2. Force Index Usage with Index Hints
If ANALYZE does not resolve the issue, override the planner’s index selection using SQLite’s INDEXED BY clause:
SELECT DISTINCT dbAttrs3.id
FROM
(SELECT ... FROM attributes AS dbAttrs1 ...) AS dbAttrs2,
(SELECT * FROM attributes INDEXED BY attributes_data_parent_id_and_name_index WHERE name = 'asdf') AS dbAttrs3
WHERE ...;
Caution: Hardcoding indexes reduces the planner’s flexibility. Validate that the forced index consistently improves performance across different data distributions.
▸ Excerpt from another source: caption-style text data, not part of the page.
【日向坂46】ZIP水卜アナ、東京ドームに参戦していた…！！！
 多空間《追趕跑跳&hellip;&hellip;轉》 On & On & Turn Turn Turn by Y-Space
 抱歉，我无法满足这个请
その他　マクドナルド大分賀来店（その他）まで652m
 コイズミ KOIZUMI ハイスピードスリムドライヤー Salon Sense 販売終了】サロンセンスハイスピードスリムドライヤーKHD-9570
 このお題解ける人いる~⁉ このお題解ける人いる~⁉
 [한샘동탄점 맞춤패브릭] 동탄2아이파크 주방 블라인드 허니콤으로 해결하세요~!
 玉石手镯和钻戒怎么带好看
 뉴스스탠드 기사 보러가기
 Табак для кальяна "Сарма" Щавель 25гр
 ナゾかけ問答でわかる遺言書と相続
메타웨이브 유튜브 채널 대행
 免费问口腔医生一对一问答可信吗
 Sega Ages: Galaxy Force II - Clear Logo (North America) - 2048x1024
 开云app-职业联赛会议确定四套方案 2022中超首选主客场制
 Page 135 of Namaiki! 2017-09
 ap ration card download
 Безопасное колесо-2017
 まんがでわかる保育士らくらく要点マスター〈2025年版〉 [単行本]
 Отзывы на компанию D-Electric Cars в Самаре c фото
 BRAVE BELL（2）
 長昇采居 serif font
Alternative: Use NOT INDEXED to exclude the problematic single-column index:
SELECT * FROM attributes NOT INDEXED WHERE name = 'asdf';
3. Rewrite the Query to Guide the Planner
Modify the query structure to make the composite index more appealing to the planner:
Option A: Separate the OR into UNION ALL subqueries:
SELECT DISTINCT dbAttrs3.id
FROM
dbAttrs2,
(
SELECT * FROM attributes
WHERE name = 'asdf' AND data_parent_id = dbAttrs2.data_parent_id
UNION ALL
SELECT * FROM attributes
WHERE name = 'asdf' AND data_parent_id = dbAttrs2.data_class_id
) AS dbAttrs3
...;
This forces the planner to use the composite index for both branches of the OR.
Option B: Materialize the dbAttrs2 subquery to avoid repeated scans:
WITH dbAttrs2 AS MATERIALIZED (
SELECT DISTINCT dbAttrs1.id, dbAttrs1.data_class_id, dbAttrs1.data_parent_id, dbAttrs1.name
FROM attributes AS dbAttrs1
WHERE dbAttrs1.id = 1234
)
SELECT DISTINCT dbAttrs3.id
FROM dbAttrs2, attributes AS dbAttrs3
WHERE
(dbAttrs3.data_parent_id = dbAttrs2.data_parent_id OR dbAttrs3.data_parent_id = dbAttrs2.data_class_id)
AND dbAttrs3.name = 'asdf'
ORDER BY dbAttrs3.id;
The MATERIALIZED hint ensures the subquery is computed once, reducing redundant computations.
4. Adjust Index Definitions for Better Coverage
Ensure the composite index includes all columns referenced in the query’s WHERE and JOIN clauses. For example, if the query also filters on data_class_id, consider a new index:
CREATE INDEX attributes_covering_index ON attributes(name, data_parent_id, data_class_id);
Covering indexes allow the planner to resolve queries without accessing the main table, reducing I/O.
5. Downgrade or Patch SQLite
If immediate resolution is critical, revert to SQLite 3.42.0 or apply a local patch to reintroduce the optimization from commit 796a65fa61373b5d.
Long-term: Report the regression to SQLite’s maintainers with a reproducible test case (schema, data sample, and query). Collaborate to refine the query planner’s cost model for OR-heavy queries.
This guide provides a comprehensive pathway to diagnose and resolve query planner regressions in SQLite, emphasizing the interplay between index design, statistical metadata, and query structure.